Mais la vraie révolution de l’affiche date de la fin du 18e siècle, suite à l’invention, en 1796, par Aloys Senefelder (1771-1834) du procédé de la lithographie. Grâce à ce procédé, l’image peut enfin s’agrandir et sortir du cadre restreint de la vignette.

C’est avec le développement du livre illustré que l’affiche prend véritablement son essor, avec l’apparition d’un genre très spécifique : l’affiche de librairie. De petites dimensions (65 x 50 cm), ces affiches lithographiques sont destinées à être apposées à l’intérieur des librairies pour promouvoir les nouvelles parutions des écrivains romantiques. Les éditeurs confient souvent la réalisation de ces affiches aux grands illustrateurs de l’époque comme Achille Devéria, qui inaugure ce genre avec le livre de Goethe, Faust, ou encore à de grands peintres comme Édouard Manet qui en 1868 signe l’affiche pour Les Chats de Jules Champfleury.

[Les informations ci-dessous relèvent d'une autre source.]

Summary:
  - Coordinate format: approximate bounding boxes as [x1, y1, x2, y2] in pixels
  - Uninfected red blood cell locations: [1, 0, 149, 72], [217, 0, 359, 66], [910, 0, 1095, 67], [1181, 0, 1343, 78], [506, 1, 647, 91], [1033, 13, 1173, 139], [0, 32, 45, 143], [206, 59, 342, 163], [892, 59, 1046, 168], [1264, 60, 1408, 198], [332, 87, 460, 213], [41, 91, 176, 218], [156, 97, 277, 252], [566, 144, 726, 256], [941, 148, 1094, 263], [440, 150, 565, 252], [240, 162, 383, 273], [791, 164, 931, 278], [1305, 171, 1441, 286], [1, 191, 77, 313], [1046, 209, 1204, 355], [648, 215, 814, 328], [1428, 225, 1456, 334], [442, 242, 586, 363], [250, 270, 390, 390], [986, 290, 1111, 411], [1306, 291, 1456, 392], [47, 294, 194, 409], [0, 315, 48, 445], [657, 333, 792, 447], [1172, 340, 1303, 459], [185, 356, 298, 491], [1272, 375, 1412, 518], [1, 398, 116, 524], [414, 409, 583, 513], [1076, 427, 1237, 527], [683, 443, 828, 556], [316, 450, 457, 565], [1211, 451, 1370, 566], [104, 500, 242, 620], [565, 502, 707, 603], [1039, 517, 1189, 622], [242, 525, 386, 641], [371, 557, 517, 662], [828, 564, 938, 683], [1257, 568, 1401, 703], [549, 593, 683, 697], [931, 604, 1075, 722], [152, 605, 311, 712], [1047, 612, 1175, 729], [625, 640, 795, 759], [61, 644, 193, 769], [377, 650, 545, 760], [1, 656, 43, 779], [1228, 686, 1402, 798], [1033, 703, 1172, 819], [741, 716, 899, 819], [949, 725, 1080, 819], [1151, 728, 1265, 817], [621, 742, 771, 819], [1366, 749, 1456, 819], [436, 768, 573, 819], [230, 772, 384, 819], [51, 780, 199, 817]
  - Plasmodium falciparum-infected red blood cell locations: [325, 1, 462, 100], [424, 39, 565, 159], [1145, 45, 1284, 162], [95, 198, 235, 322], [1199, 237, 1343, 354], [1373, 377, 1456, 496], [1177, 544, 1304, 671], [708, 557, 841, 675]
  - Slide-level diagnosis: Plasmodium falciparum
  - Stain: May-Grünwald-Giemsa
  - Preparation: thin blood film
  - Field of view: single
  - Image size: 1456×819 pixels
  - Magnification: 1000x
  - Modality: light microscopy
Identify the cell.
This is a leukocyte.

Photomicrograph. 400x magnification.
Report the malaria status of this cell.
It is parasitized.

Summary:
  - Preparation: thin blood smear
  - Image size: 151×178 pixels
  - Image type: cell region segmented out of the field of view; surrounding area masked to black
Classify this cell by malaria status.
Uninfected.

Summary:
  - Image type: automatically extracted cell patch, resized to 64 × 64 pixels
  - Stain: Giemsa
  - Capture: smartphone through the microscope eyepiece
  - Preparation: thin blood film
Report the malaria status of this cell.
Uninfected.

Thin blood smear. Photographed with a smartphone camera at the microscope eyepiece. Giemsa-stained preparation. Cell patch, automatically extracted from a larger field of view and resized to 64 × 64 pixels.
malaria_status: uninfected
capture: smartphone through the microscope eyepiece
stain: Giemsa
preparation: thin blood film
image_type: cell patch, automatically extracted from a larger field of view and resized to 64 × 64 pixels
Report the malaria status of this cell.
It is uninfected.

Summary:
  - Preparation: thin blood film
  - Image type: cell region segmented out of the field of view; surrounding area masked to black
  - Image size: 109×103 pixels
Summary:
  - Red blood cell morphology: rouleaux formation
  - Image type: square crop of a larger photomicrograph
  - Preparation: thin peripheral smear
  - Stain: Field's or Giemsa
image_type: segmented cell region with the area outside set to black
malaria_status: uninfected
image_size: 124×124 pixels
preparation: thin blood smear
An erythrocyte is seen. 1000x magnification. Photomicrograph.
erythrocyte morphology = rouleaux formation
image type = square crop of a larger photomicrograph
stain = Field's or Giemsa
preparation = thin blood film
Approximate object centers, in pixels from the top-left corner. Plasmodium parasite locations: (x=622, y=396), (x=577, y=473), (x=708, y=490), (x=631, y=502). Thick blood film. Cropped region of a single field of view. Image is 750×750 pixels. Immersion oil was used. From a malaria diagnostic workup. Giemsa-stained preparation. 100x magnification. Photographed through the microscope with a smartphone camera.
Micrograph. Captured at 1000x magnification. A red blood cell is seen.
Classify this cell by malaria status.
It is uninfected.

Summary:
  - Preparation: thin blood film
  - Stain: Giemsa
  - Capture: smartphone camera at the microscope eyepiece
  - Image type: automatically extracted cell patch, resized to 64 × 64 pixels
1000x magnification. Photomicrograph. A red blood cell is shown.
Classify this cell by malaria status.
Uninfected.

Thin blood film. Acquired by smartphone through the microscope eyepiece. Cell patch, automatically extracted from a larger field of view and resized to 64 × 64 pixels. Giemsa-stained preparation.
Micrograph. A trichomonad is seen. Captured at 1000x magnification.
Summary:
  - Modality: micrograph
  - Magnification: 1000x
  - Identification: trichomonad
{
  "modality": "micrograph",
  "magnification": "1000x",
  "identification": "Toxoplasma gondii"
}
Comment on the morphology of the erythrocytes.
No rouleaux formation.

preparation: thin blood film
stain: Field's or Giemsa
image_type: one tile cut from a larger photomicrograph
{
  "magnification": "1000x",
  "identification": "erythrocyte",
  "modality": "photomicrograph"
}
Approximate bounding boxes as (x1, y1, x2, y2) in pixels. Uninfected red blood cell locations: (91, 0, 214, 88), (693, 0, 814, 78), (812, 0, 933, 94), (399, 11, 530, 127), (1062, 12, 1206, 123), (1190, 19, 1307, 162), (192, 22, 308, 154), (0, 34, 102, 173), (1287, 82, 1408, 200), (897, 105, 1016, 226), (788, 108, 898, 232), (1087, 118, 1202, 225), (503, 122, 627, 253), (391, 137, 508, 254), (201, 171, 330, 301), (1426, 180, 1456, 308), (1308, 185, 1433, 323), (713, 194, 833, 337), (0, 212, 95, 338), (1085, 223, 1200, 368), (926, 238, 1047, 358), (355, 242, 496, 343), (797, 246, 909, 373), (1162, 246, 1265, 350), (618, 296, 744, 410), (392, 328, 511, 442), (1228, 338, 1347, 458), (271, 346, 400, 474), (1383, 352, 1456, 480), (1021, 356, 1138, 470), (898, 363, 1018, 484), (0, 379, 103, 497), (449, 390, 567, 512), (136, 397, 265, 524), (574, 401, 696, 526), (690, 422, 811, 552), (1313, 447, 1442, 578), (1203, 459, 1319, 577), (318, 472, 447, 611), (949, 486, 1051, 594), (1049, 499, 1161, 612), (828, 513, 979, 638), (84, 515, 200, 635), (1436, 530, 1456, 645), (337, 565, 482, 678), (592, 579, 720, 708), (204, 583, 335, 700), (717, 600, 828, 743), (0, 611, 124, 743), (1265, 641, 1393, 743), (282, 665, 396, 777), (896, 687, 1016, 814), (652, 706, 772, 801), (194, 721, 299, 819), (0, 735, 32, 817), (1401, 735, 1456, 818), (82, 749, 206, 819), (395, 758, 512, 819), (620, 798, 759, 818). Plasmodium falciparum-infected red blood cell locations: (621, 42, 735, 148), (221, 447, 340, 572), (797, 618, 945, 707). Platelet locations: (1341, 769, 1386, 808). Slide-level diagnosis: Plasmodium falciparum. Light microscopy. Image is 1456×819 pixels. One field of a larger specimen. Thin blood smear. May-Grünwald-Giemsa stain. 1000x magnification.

• Jules Chéret, le « Tiépolo de la rue »

En 1866, Jules Chéret (1836-1932), alors à la tête d’une imprimerie parisienne, n’aura de cesse de perfectionner la chromolithographie, procédé de lithographie en couleur inventée en 1837 par Godefroy Engelmann. Père de l’affiche illustrée, de l’affiche artistique et de l’affiche moderne, il multiplie les nuances de couleurs et introduit en France, le grand format (jusqu’à 140 x 240) grâce à l’utilisation de pierres de grande taille.

En plus d’être un technicien hors pair, J. Chéret réinvente le sujet même de l’affiche avec le personnage féminin affriolant de la « chérette » qui, dans une composition dynamique, semble prendre son envol dans l’affiche tout en cherchant à séduire le badaud pour vendre lampes à pétrole, cuisinières, spiritueux ou spectacle. ou encore la célèbre danseuse américaine Loïe Fuller.

À cette époque où les murs de Paris sont essentiellement recouverts de simples affiches typographiques, de petits formats et en noir et blanc, cette surprenante explosion de couleurs et de mouvements vaudront le surnom du « Tiépolo de la rue ».

Sa première affiche, Bal Valentino qu’il réalise en 1867, annonce le début d’une longue période créative de presque trente ans avec la création de plus de mille affiches.